1. Export the following environment variable:
   ```sh
   # C++ bindings
   export PYTHONPATH=<installprefix>/lib/python3.6/site-packages
   ```

After these steps, you can run the example [`launch_cartpole.py`](examples/python/launch_cartpole.py).

### Unstable builds

Gym-Ignition still doesn't have a steady release cycle strategy.
This project targets mainly research, and its development is very active.
In order to quickly deliver new features, we do our best to have a fast release cycle.

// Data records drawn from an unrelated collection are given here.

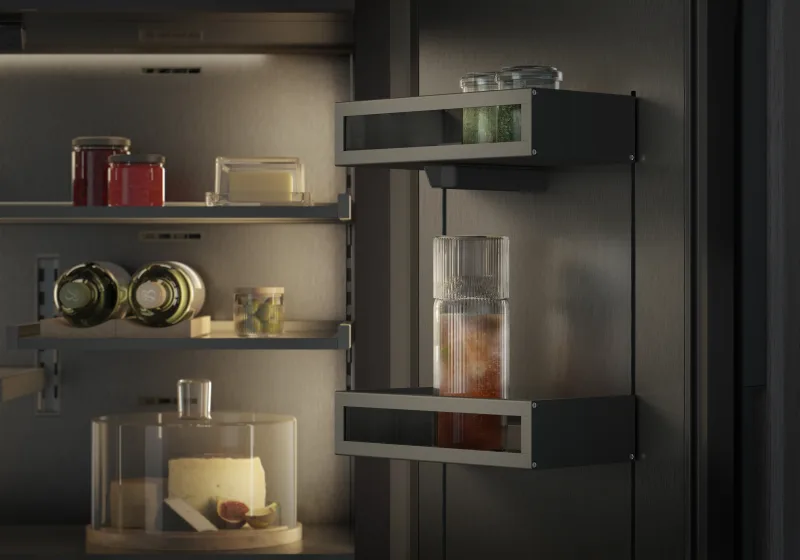Vario seria Expressive Combină frigorifică 213.4 x 90 cm Gaggenau - Image 7
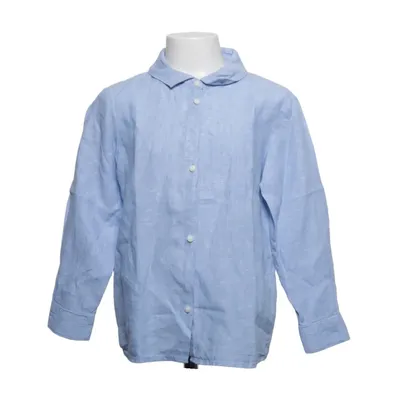 Skjorte (Blå) fra Mini Gina Tricot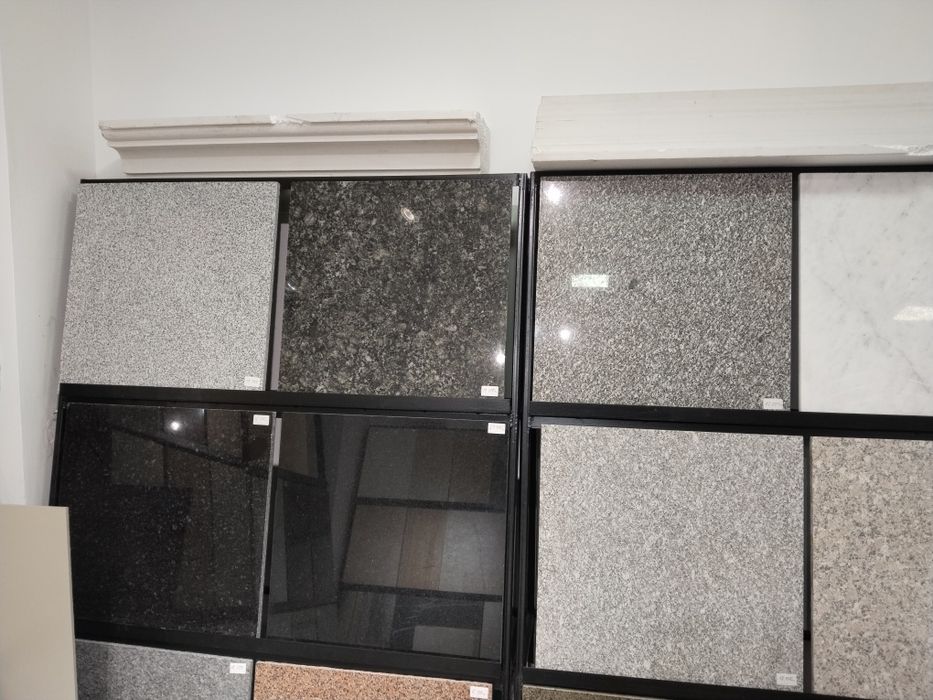 Гранит полированный термообработанный в Астане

If you find interesting [PRs](https://github.com/robotology/gym-ignition/pulls) that are not yet included in the [most recent release](https://github.com/robotology/gym-ignition/releases), you can get the latest unstable version as follows:

1. **User installation**: `pip3 install gym-ignition-nightly`

1. **Developer installation**: check-out the `devel` branch after cloning the repository and follow the remaining steps

## Citation

```
@inproceedings{ferigoGymIgnition2019,
  title = {Gym-Ignition: Reproducible Robotic Simulations for Reinforcement Learning},
  author = {Ferigo, Diego and Traversaro, Silvio and Pucci, Daniele},
  booktitle = {RSS 2019 Workshop on Closing the Reality Gap in Sim2real Transfer for Robotic Manipulation},
  year = {2019},
}
```

[`paper.pdf`](https://sim2real.github.io/assets/papers/ferigo.pdf)

---

**Disclaimer:** Gym-Ignition is an independent project and is not related by any means to OpenAI and Open Robotics.